Dataset excerpts:
-- Opening Marker --

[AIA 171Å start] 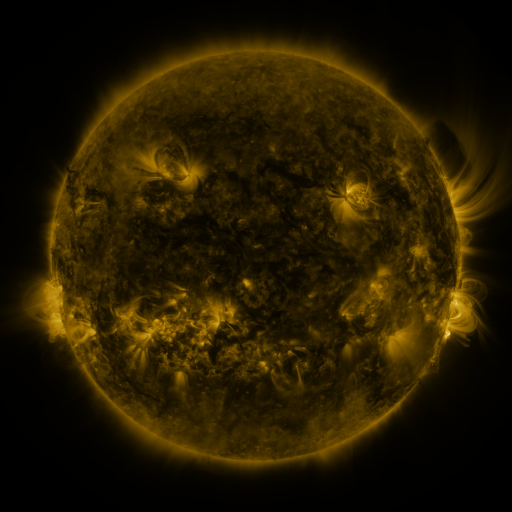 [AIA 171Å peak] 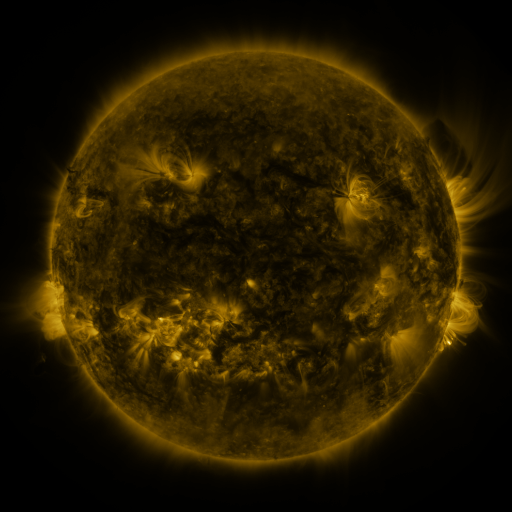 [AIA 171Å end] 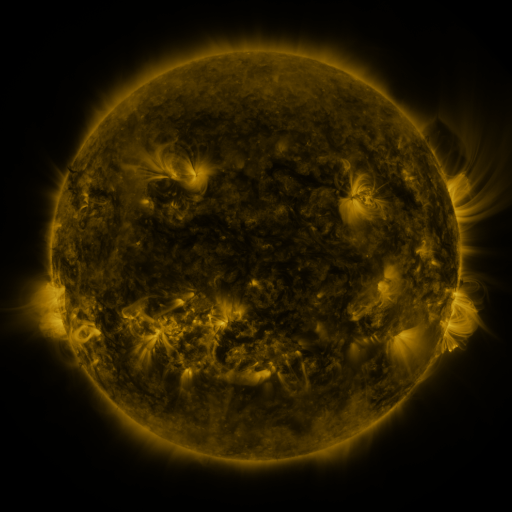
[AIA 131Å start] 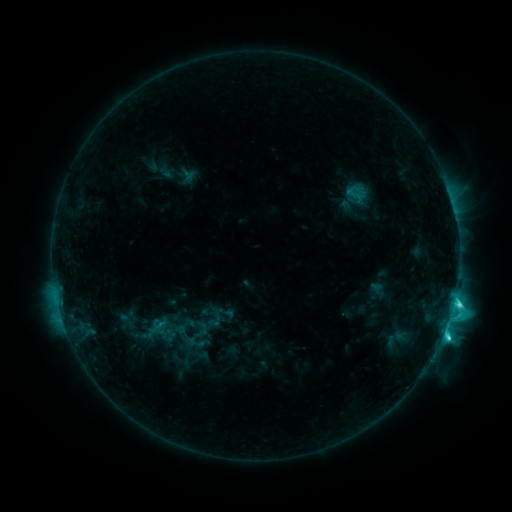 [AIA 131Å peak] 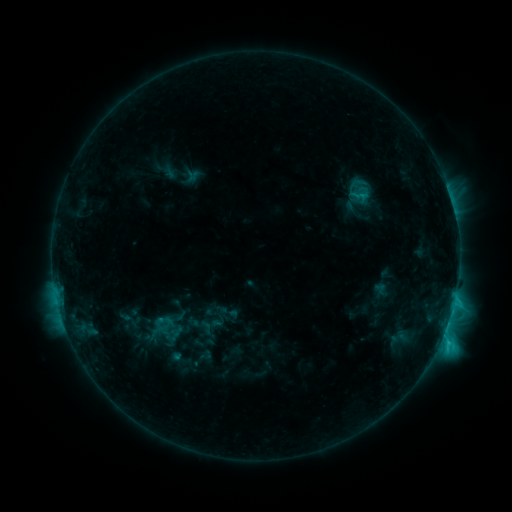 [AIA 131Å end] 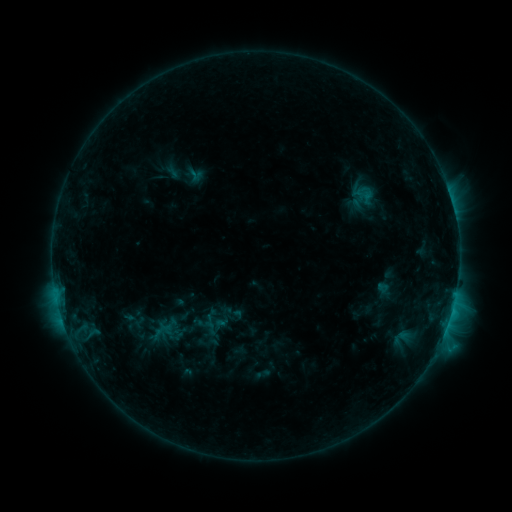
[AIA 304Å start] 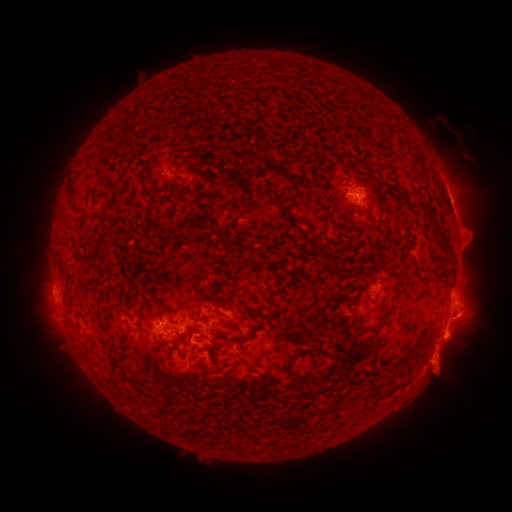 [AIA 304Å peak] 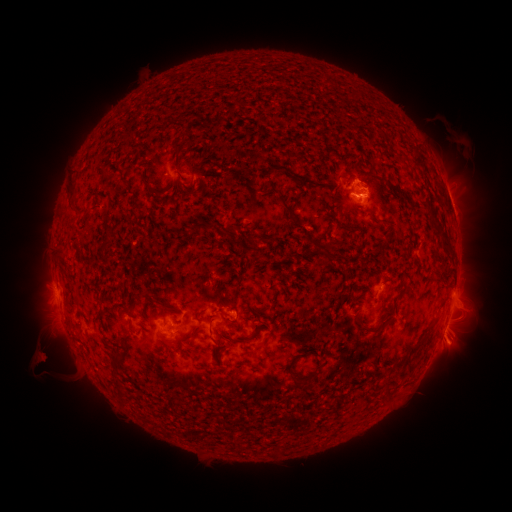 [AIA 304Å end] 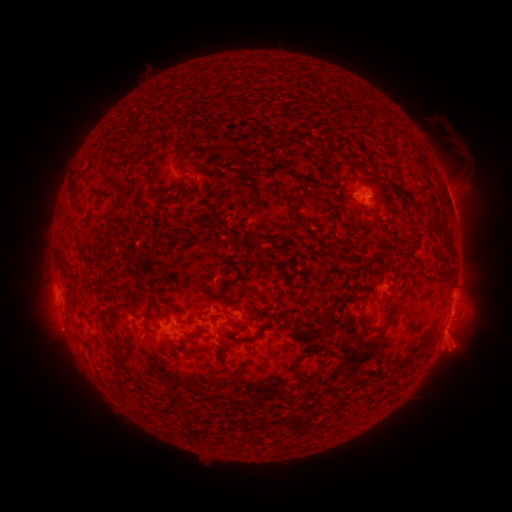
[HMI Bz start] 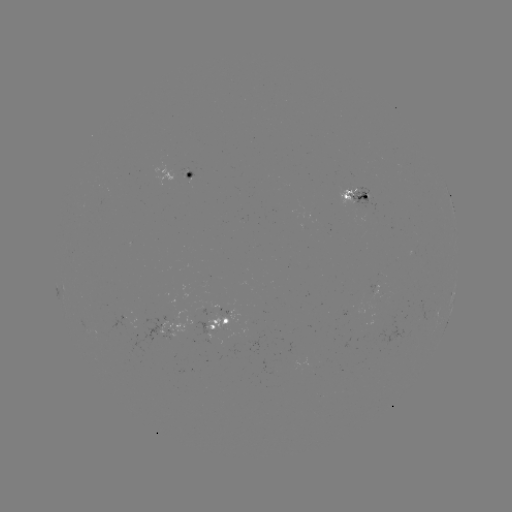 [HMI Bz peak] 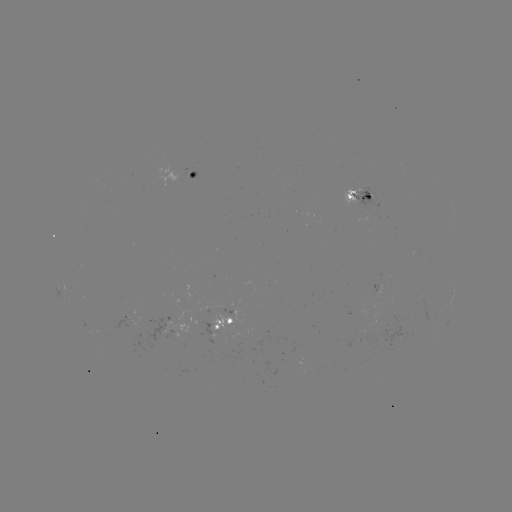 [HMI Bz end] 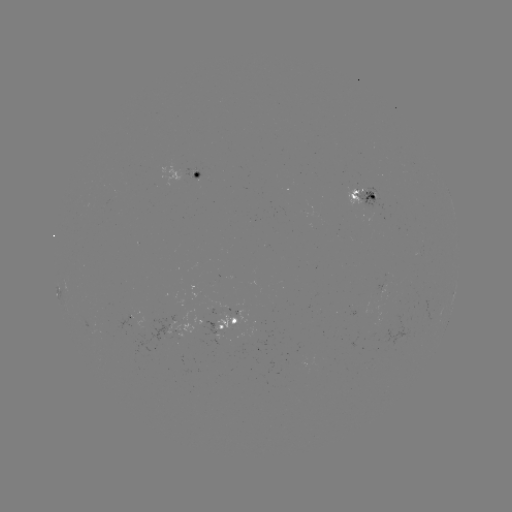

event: filament eruption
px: (59, 375)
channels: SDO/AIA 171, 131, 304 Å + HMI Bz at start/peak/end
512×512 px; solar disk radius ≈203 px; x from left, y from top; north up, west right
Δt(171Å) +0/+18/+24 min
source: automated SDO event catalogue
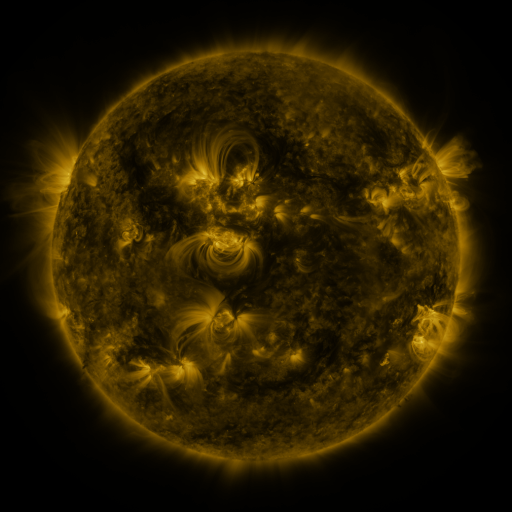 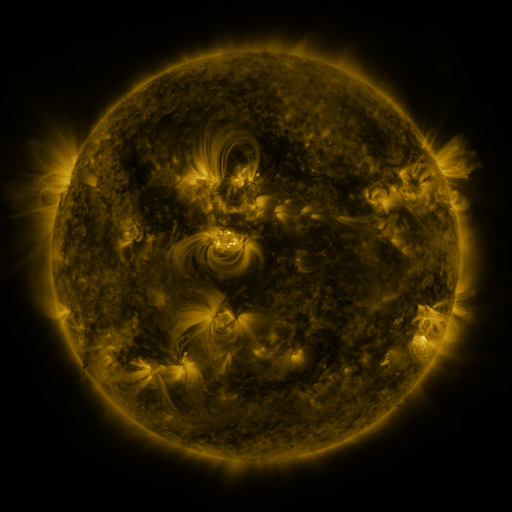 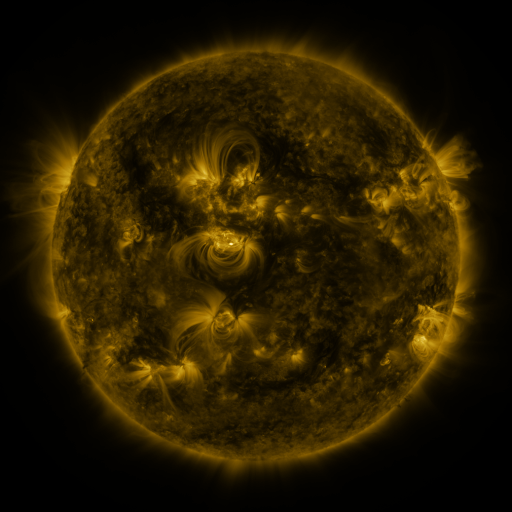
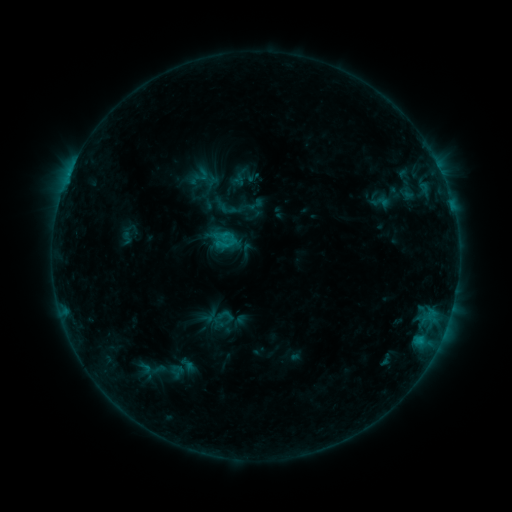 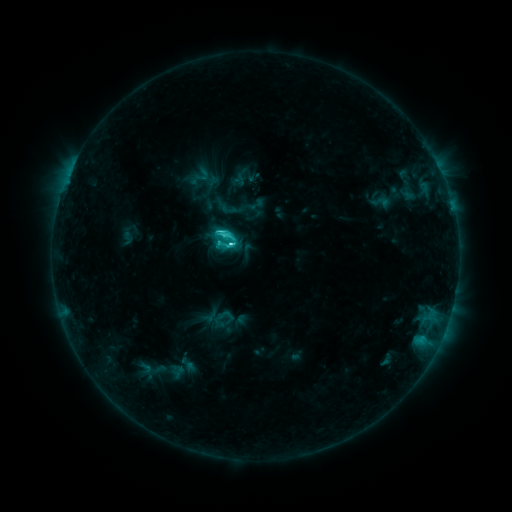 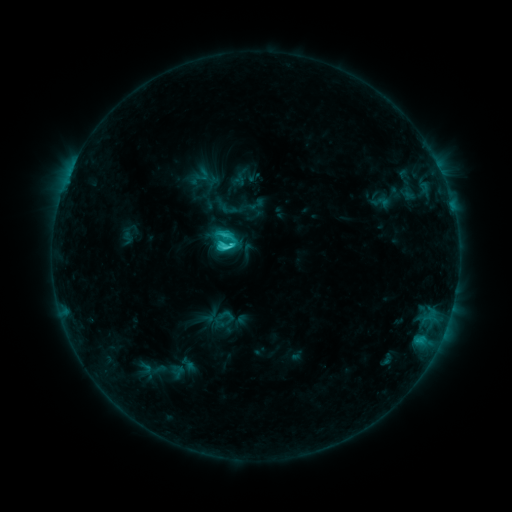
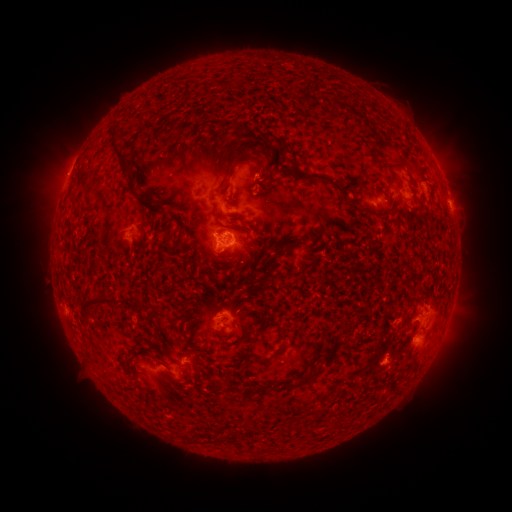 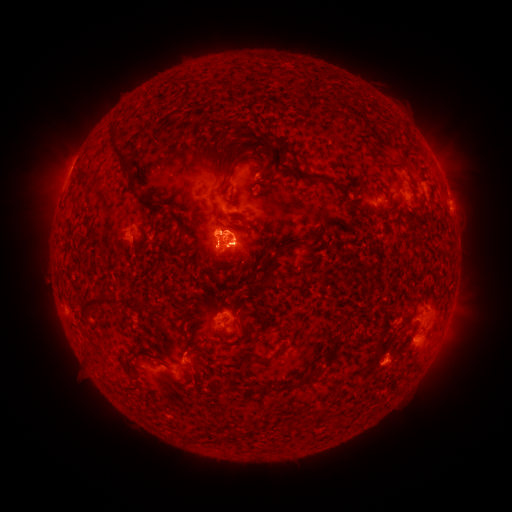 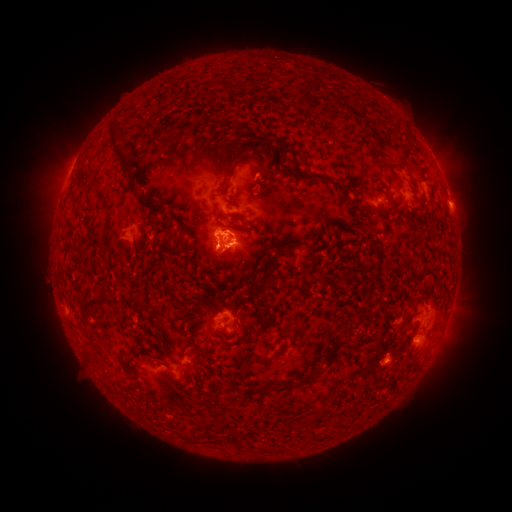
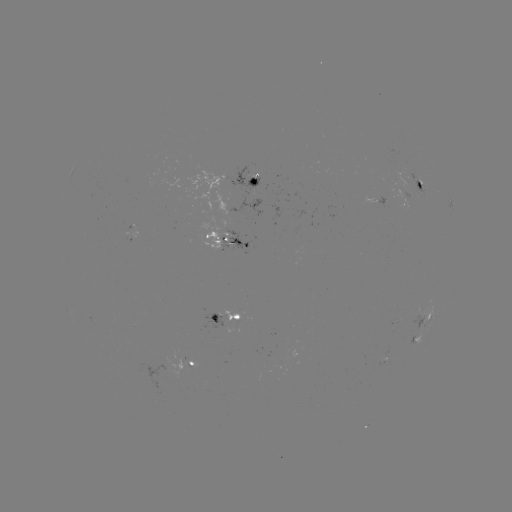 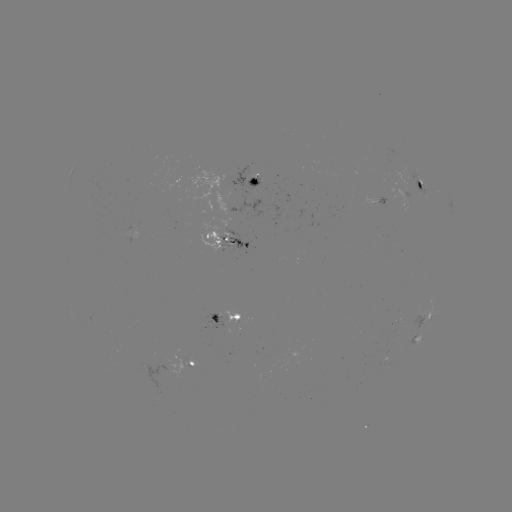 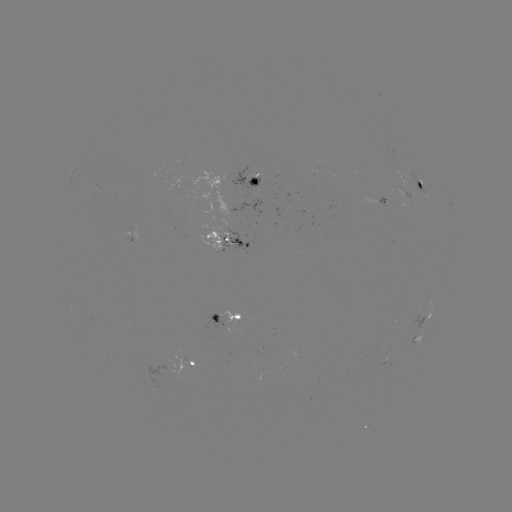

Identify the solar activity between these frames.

-- Closing Marker --

About this task: Please give again only the lines from the one containing "source: automated SDO event catalogue" through the last line of the entries above, exactly as they stand and without pictures.

Expected output:
source: automated SDO event catalogue

Identify the solar activity between these frames.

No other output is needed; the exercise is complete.